If you want more time to enjoy your garden, there’s plenty you can do to reduce the maintenance work.
Get your soil in good condition before planting, by digging in bulky organic matter such as compost, well-rotted manure or leaf mould. This improves soil fertility and moisture retention.
Mulch flower beds and borders, and vegetable and fruit areas too. This hugely reduces the time you need to spend watering, weeding and generally titivating your plants. Make sure the soil is moist before you apply the mulch, to help it retain moisture during dry conditions. Remove big or deep-rooted weeds such as dandelions before you mulch; once in place the mulch will help prevent smaller and annual weeds from appearing.
Containers make for a lot more work than flowerbeds, as plants in a container are totally dependent on you for food and water. Grow as much as you can in the soil and choose pots and planters that are as big as possible and incorporate controlled-release fertiliser and moisture-retaining granules at planting time.
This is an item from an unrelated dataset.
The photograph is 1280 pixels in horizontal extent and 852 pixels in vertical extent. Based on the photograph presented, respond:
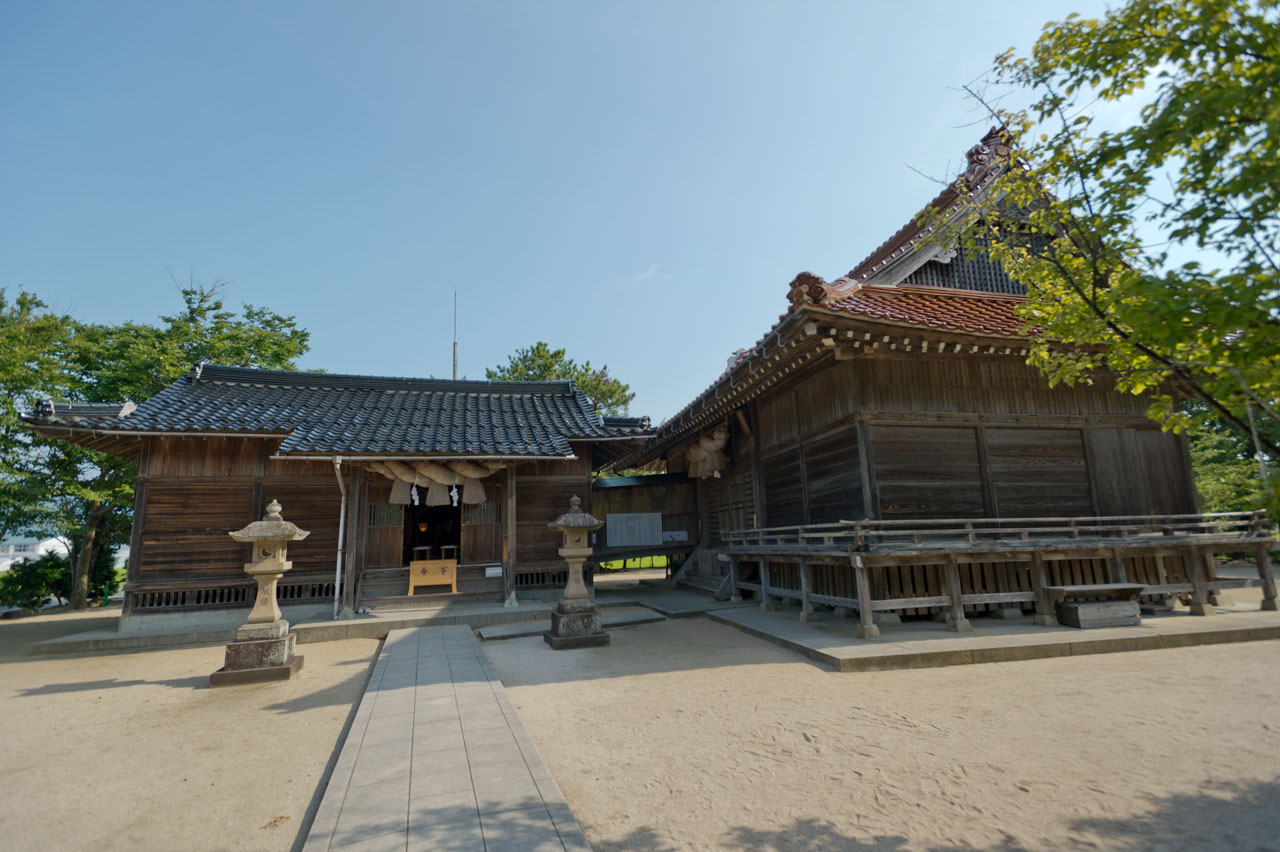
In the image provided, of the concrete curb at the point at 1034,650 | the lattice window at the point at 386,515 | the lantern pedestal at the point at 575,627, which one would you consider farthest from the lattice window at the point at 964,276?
the lattice window at the point at 386,515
Grow lots of bulbs; they are great labour-saving plants, as once planted they reappear every year with little need for care. In the current warmer climate even those plants like dahlias, gladioli and tulips – which traditionally were lifted and replanted each year – often seem able to withstand the winter without this effort.
Grow lots of relatively short herbaceous perennials i.e. plants that reappear every spring and die back late in the season, as they are more low-effort than annuals, which need planting and removing every year. Varieties that are relatively short and sturdy are less likely to flop and should not require support.
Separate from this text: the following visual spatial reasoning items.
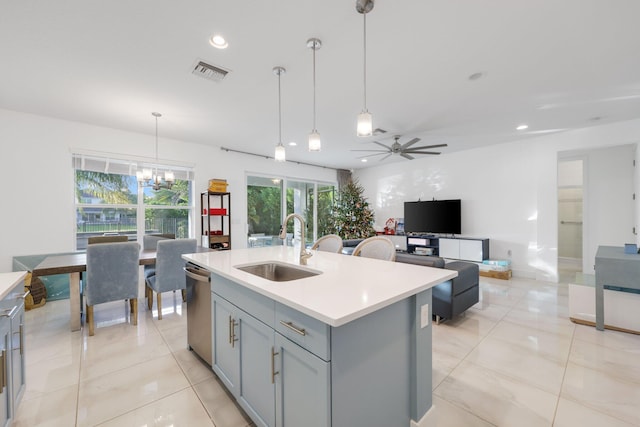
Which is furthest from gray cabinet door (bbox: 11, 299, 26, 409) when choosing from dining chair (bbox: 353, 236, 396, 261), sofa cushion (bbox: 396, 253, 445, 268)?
sofa cushion (bbox: 396, 253, 445, 268)

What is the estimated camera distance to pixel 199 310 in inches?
84.5

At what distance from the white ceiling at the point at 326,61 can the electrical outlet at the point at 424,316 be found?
1968mm

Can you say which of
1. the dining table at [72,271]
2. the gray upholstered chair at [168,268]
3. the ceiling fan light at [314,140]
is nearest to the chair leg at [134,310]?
the gray upholstered chair at [168,268]

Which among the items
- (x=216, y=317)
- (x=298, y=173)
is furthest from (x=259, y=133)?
(x=216, y=317)

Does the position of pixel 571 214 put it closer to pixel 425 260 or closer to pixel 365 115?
pixel 425 260

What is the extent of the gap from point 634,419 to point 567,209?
6.47 m

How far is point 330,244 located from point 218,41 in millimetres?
2186

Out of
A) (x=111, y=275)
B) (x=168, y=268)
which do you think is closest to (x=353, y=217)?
(x=168, y=268)

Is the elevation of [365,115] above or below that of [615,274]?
above

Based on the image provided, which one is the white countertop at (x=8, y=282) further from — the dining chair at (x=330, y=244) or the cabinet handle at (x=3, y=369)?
the dining chair at (x=330, y=244)

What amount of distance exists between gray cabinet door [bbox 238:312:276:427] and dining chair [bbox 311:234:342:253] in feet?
4.89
If plants do need staking or supporting, the quickest, easiest way to do this is to drive a few 45-60cm twiggy sticks, taken when you’ve had to cut back shrubs or trees, into the soil around the base of the plant. Twiggy sticks are unobtrusive and attractive enough to be left in place all year round, with no need for you to keep replacing them.
Shrubs are great plants, as once established they need little effort and often provide colour and interest for more than one season. If you want to minimise your input even further, go for shrubs such as Chaenomeles, rhododendrons and azaleas, deciduous cotoneasters and Magnolia stellate, which need little, if any, pruning.
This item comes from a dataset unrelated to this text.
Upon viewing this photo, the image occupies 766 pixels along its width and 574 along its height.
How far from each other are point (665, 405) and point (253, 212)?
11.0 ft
Grow ground cover plants – either herbaceous perennials or low-growing shrubby plants. These don’t need a lot of maintenance and will soon cover bare soil, meaning less weeding will be needed. Dense groundcover reduces evaporation from the soil and so also makes for less watering time. Plants such as Cistus x hybridus, lavenders and rosemaries work well on a dry site. Other good choices include hypericum, Euonymus fortune and Cotoneaster dammeri.